In addition to our sharply declining cardiovascular health, North Americans are in the middle of an obesity epidemic, according to recent press releases from the U.S. Centers for Disease Control and Prevention (CDC).
This became obvious to me during a recent book tour. I was speaking to several groups in and around Chicago and was scheduled to continue to Washington, D.C., for a series of lectures. I didn’t find out until I was in Illinois that one of my talks in Washington would be the dinner keynote address at the Humane Society of the United States’ annual conference.
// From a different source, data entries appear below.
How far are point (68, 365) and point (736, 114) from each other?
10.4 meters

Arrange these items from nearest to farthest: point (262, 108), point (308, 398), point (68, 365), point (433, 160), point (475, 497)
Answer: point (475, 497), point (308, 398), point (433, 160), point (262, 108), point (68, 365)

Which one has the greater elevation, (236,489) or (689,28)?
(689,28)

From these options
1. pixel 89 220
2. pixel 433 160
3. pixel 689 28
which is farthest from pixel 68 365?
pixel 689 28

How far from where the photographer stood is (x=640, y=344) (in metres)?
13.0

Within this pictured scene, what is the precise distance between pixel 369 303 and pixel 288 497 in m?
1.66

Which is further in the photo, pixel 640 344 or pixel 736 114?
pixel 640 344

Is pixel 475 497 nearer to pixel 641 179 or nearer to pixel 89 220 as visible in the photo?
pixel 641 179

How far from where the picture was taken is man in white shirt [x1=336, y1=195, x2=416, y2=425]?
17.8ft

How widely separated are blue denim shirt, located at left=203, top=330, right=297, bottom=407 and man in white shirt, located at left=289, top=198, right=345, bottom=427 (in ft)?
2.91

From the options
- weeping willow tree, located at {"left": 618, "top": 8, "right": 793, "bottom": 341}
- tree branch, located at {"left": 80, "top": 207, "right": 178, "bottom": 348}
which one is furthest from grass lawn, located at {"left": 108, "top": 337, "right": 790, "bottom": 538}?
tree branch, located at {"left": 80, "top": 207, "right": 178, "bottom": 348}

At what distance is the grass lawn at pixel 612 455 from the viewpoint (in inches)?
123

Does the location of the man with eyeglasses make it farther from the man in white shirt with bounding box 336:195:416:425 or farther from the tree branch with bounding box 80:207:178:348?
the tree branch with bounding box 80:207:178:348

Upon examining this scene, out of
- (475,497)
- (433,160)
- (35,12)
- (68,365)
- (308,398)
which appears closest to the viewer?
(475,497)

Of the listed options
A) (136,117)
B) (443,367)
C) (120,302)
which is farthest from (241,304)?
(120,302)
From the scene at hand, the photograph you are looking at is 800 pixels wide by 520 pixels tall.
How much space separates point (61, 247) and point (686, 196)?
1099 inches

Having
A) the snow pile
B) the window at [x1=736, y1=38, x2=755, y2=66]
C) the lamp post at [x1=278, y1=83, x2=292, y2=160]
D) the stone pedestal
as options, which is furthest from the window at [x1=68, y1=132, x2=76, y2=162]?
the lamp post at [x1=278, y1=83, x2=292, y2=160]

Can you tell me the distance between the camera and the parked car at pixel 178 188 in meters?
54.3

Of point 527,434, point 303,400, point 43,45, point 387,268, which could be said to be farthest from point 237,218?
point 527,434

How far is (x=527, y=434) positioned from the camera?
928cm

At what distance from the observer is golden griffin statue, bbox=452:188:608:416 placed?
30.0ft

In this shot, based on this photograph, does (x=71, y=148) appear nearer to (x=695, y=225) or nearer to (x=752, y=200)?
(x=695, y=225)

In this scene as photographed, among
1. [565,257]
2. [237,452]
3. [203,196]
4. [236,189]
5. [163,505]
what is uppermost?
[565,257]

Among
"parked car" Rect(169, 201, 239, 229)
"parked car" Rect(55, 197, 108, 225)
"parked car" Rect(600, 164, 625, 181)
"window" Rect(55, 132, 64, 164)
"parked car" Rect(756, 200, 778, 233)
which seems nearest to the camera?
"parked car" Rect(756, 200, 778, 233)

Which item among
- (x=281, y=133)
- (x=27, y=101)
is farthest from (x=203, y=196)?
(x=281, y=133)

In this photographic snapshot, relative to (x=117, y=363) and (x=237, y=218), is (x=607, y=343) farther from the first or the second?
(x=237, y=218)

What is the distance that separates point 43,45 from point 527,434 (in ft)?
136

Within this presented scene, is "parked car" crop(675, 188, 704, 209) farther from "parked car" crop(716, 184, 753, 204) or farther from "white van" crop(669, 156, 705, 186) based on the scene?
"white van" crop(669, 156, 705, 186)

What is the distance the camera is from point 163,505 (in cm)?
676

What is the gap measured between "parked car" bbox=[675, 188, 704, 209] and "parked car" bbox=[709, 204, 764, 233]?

I realized that I hadn’t packed formal-enough clothing. Since I was staying in downtown Chicago, right near Michigan Avenue — the shopping mecca of the city — I figured I would simply walk into any men’s clothing store, buy a suit jacket, and be on my way.
It wasn’t that simple. After visiting no fewer than six stores and trying on a dozen jackets, I discovered that although there were many jackets on offer, there wasn’t one that even came close to fitting me. Several jackets were long enough but were clearly cut to fit a person with considerable weight around the midsection. The jackets hung off of me as though I were a scarecrow. I have a lean, 170 -pound frame and am about six feet, one inch tall. I had never seen that as a problem — until that day.
Getting frustrated, I asked a salesperson why it was so difficult to find a suit jacket that fit. After briefly looking me up and down, he replied, “It’s ’cause we’re all getting fatter.” Simple answer. And the correct one, as I would later learn. He then said, “Let me measure you.” Within about 20 seconds he had done the necessary measurements. “You’re a 38 tall. We haven’t carried those since the mid-1990s.”
I later discovered that in order to keep up with the escalating girth of consumers, clothing manufacturers increase the size of their garments (the actual amount of fabric) without changing the size label. Or they simply change the labels. What was labeled as S 10 years ago is now labeled as XS, even though the actual garment size has remained the same. Clothing manufacturers know this helps people feel better about their escalating weight but it does nothing to encourage them to do anything about it.